Что-то должно было вот-вот произойти, и мне необходимо было хорошенько обо всём подумать и почувствовать, что у меня есть цель. Съемки “Барбареллы” в то время, когда мир переживал столь глубокие потрясения, еще больше усугубили внутренний дискомфорт. Кто я? Чего хочу от жизни? Я сама ношу в себе жизнь – что это означает для меня?
От перемен всегда ждешь чего-то для себя, и я имела свой предельно простой корыстный интерес – мне хотелось стать лучше. Садовод мог бы сформулировать это так: семена добра в моем представлении были собраны и посеяны еще в ту пору, когда я увидала первые папины фильмы – “Гроздья гнева”, “Случай в Окс-Боу”, “Молодой мистер Линкольн”. Тридцать лет эти семена оставались в состоянии покоя, а теперь вот-вот должны были дать ростки. В тот урожайный 1968 год моя беременность послужила для них плодородной почвой.

§ Записи вопросов по сценам:
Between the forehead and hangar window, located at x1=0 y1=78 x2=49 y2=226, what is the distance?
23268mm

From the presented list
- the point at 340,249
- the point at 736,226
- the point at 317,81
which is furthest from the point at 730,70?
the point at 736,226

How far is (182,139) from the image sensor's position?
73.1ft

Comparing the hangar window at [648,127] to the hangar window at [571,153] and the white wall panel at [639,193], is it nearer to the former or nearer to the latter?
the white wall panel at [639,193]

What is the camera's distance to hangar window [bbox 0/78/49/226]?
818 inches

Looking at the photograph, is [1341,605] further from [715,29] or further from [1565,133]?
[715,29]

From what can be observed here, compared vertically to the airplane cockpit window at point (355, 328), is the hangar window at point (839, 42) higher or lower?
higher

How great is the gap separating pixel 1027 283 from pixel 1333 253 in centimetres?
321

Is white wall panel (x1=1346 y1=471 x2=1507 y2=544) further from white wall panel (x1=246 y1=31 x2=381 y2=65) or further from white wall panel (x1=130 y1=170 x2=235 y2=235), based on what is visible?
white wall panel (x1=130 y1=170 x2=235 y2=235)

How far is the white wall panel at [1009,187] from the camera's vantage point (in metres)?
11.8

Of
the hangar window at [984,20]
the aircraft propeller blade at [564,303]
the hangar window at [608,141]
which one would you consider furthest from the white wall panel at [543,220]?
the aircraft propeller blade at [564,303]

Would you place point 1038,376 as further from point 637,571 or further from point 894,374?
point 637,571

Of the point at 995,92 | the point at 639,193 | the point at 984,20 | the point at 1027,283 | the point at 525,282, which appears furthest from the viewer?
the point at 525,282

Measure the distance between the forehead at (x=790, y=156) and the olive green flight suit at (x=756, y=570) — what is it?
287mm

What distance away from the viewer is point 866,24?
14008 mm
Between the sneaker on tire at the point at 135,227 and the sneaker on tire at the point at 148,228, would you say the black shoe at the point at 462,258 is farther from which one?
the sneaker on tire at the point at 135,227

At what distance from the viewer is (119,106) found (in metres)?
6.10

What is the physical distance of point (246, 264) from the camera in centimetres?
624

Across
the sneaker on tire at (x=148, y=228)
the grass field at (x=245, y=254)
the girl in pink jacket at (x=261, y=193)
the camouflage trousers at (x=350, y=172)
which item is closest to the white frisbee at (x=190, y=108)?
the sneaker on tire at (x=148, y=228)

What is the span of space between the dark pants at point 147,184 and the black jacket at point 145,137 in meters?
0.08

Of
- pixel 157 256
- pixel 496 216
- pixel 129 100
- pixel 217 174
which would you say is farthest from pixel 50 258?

§ Задание A: Перепишите отрывок, начиная со слов «От перемен всегда» и заканчивая словами «них плодородной почвой.», и замените в нём «семена» на «зёрна».
§ Задание B:
Ответьте на вопросы по отрывку:
(i) Съёмки какого фильма упомянуты в отрывке?
(ii) Сколько лет семена оставались в состоянии покоя?
(iii) Какой год назван урожайным?
§ Задание C:
Определите, согласуются ли с отрывком эти утверждения, и подтвердите каждый ответ точной цитатой:
(i) Съёмки «Барбареллы» уменьшили внутренний дискомфорт.
(ii) Среди первых папиных фильмов назван «Молодой мистер Линкольн».
(iii) Плодородной почвой для семян послужила беременность.
Приведённые позиции здесь не используются.

§ Ответ A:
От перемен всегда ждешь чего-то для себя, и я имела свой предельно простой корыстный интерес – мне хотелось стать лучше. Садовод мог бы сформулировать это так: зёрна добра в моем представлении были собраны и посеяны еще в ту пору, когда я увидала первые папины фильмы – “Гроздья гнева”, “Случай в Окс-Боу”, “Молодой мистер Линкольн”. Тридцать лет эти зёрна оставались в состоянии покоя, а теперь вот-вот должны были дать ростки. В тот урожайный 1968 год моя беременность послужила для них плодородной почвой.

§ Ответ B:
(i) «Барбарелла».
(ii) Тридцать лет.
(iii) 1968 год.

§ Ответ C:
(i) Нет: «еще больше усугубили внутренний дискомфорт».
(ii) Да: «“Гроздья гнева”, “Случай в Окс-Боу”, “Молодой мистер Линкольн”».
(iii) Да: «моя беременность послужила для них плодородной почвой».